__FRAGMENT__.
Dat betekent dat verweerder bij het vaststellen van de correctie-RDA-beschikking terecht de gerealiseerde S&O-uren, kosten en uitgaven per periode waarop RDA-beschikking ziet als uitgangspunt heeft genomen en niet een optelsom ervan per kalenderjaar. Het standpunt van appellante dat de door haar bepleitte methodiek voor het vaststellen van een correctie-RDA-beschikking ook wordt gehanteerd bij correctie-S&O-verklaringen, heeft verweerder ter zitting van het College weersproken en uiteengezet dat steeds de gerealiseerde S&O-uren per periode waarop de S&O-verklaring betrekking heeft worden bekeken. Het College ziet geen aanleiding aan deze mededeling van verweerder te twijfelen.
Het betoog van appellante faalt derhalve.
5.1
Appellante heeft voorts een beroep gedaan op het gelijkheidsbeginsel en heeft dit onderbouwd met drie naar haar mening gelijke gevallen waarin volgens haar door verweerder niet is gecorrigeerd naar de periode waarop de beschikking betrekking heeft, maar per kalenderjaar.
5.2
Verweerder heeft zich op het standpunt gesteld dat geen sprake is van gelijke gevallen. De door appellante als productie C en D aangevoerde voorbeelden betreffen RDA-beschikkingen die zijn afgegeven op basis van kosten en uitgaven en niet – zoals hier aan de orde – op basis van forfait. Het als productie E aangevoerde voorbeeld ziet op de Wet vermindering afdracht loonbelasting en premie voor de volksverzekeringen (Wva) en niet – zoals bij appellante – op het Besluit RDA. Bovendien is in dit voorbeeld niet het kalenderjaar als uitgangspunt genomen. In elke periode is maximaal uitgegaan van de in die periode toegekende uren. In die gevallen is steeds uitgegaan van de per periode toegekende uren, aldus verweerder. Volgens verweerder blijkt uit jurisprudentie van het College dat niet mag worden geschoven met uren over verschillende periodes.

__JOUW OPDRACHT__. Op welke wet ziet volgens het fragment het voorbeeld dat appellante als productie E heeft aangevoerd?

__OPGESLAGEN GEGEVENS__.

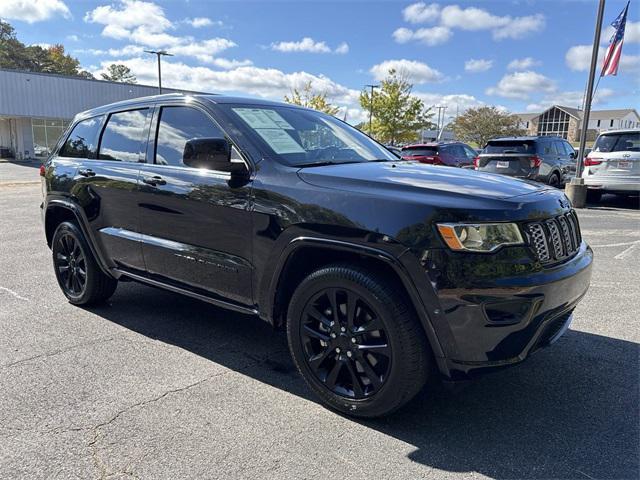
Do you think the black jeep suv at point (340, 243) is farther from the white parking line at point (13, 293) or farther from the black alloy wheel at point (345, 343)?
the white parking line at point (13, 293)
--
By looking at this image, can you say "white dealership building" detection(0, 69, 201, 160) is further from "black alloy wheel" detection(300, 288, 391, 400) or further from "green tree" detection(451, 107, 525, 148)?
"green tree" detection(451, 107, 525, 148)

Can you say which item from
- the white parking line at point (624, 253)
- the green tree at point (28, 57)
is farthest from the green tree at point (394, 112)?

__ANTWOORD__. Op de Wet vermindering afdracht loonbelasting en premie voor de volksverzekeringen (Wva).